EC市場の拡大を受けて、日本国内でも「越境EC」の構築を検討する企業や事業者も多くなりました。ターゲット層を海外に見据えた越境ECを展開する際、国内ECとは異なる施策も必要です。

この記事では越境ECの概要や種類、注意点や市場規模、メリット、デメリット、構築方法や始め方を解説します。

越境ECとは?

越境ECとは?

ECとは日本語で「電子商取引」と訳され、インターネット上での売買取引全般を指します。ECといえば、一般的にオンラインショップ(ECサイト)での買い物やオークション、フリマアプリでの取引などを指す場合が多いです。

ECの規模は国内だけにとどまらず、国を越えた層もターゲットとする越境ECを展開する企業や事業者も増加傾向にあります。越境ECの概要や種類について解説します。

ECについてはこちらの記事で詳しく紹介しています。

【2022年最新版】EC(Eコマース)とは?わかりやすく解説!

越境ECの概要

越境ECとは、国境を越えて行われる電子商取引を指します。インターネットを活用することで、場所や時間の制約を受けずに取引が可能となりました。ECサイトでのターゲット層を日本国内のみとするのではなく、海外へ向けて商品を販売するために構築されるのが、越境ECサイトです。

課題:
[a] 越境ECについての本文にある「越境ECとは、国境を越えて行われる電子商取引を指します。」という一文は、英語でどう訳せますか?
[b] 越境ECを解説した本文の続きを、最後の文のあとから書き進めてもらえますか?

データレコード:
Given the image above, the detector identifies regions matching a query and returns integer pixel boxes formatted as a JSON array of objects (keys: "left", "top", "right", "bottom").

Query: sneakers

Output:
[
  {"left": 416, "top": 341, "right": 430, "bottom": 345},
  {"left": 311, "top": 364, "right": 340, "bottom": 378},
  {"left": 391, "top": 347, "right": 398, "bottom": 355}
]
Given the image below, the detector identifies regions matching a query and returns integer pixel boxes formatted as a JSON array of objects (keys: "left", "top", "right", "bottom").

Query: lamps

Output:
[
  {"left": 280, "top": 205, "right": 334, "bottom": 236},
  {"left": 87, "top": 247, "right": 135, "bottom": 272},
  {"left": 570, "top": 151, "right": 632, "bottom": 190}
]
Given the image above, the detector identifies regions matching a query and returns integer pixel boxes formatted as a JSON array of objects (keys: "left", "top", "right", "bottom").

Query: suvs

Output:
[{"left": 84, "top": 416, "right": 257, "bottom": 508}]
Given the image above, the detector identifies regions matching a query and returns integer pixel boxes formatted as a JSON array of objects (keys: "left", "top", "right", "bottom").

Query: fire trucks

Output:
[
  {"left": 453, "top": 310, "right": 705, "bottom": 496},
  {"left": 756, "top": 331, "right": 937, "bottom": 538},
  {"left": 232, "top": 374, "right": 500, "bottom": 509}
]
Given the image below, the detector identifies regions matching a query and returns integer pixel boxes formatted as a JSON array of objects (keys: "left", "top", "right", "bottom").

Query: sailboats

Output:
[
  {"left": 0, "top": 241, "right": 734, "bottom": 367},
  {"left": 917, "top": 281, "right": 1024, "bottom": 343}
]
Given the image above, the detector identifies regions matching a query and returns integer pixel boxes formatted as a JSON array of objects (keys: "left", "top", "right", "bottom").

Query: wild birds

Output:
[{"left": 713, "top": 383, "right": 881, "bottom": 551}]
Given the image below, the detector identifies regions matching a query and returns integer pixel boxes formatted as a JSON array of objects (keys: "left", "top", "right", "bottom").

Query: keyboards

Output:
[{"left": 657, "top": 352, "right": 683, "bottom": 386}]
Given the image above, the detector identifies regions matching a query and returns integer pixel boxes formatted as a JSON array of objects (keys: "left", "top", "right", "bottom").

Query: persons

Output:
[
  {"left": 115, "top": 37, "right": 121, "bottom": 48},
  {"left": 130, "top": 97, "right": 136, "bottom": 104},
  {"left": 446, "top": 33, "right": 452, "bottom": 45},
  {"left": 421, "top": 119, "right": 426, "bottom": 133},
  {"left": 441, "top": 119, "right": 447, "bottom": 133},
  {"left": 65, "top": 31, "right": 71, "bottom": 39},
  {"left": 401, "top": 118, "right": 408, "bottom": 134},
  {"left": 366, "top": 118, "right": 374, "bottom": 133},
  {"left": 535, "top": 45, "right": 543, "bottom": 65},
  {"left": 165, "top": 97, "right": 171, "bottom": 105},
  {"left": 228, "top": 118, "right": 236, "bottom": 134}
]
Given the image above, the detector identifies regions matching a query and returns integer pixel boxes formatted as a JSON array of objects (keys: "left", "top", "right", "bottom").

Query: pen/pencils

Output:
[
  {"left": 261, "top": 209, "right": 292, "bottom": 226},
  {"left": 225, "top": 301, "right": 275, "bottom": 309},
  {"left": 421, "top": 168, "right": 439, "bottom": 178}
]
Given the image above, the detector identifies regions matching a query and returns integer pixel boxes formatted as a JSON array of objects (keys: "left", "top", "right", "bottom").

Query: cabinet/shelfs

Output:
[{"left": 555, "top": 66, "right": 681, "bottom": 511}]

解答一覧:
[a] Cross-border EC refers to electronic commerce conducted across national borders.

[b]
越境ECサイトはターゲットを海外の顧客としているため、以下の特徴があります。

  • 日本語以外の言語に対応している
  • 日本円以外の通貨に対応している
  • PayPalなど海外でメジャーな支払方法に対応している
  • 海外発送に対応している など

越境ECの種類

日本国内の消費者向けのECサイトと同じように、越境ECサイトもさまざまな構築方法があります。おもな越境ECの種類を紹介します。

自社EC型

自社で構築、運用する越境ECサイトです。国内向けECサイトと同じく、ASP型、パッケージ型、オープンソース型、フルスクラッチとさまざまな構築方法があります。ASPやパッケージのなかには越境ECサイトの構築に特化したカートやプラットフォームの提供や、機能の追加に対応しているものもあります。

モール型

越境ECの運用が認められている、海外現地のECモールに出店して商品を販売する方法です。日本の代表的なECモールにはAmazonや楽天、Yahoo!ショッピングなどがありますが、欧米ではAmazonやeBayなどのECモールに出店することで越境ECを行なうことができます。中国では天猫国際(Tmall Global)や京東全球購(JD Worldwide)などが、越境ECが認められている代表的なECモールです。

保税区活用型

中国を対象とした越境ECの中には、保税区を活用したものもあります。中国現地の保税区に倉庫を設け、ECサイトで商品が購入されたら、倉庫から商品を発送します。現地に商品倉庫を設けることで日本国内からの発送が不要です。顧客へスピーディに商品を届けられる、配送料を抑えられるなどのメリットが得られます。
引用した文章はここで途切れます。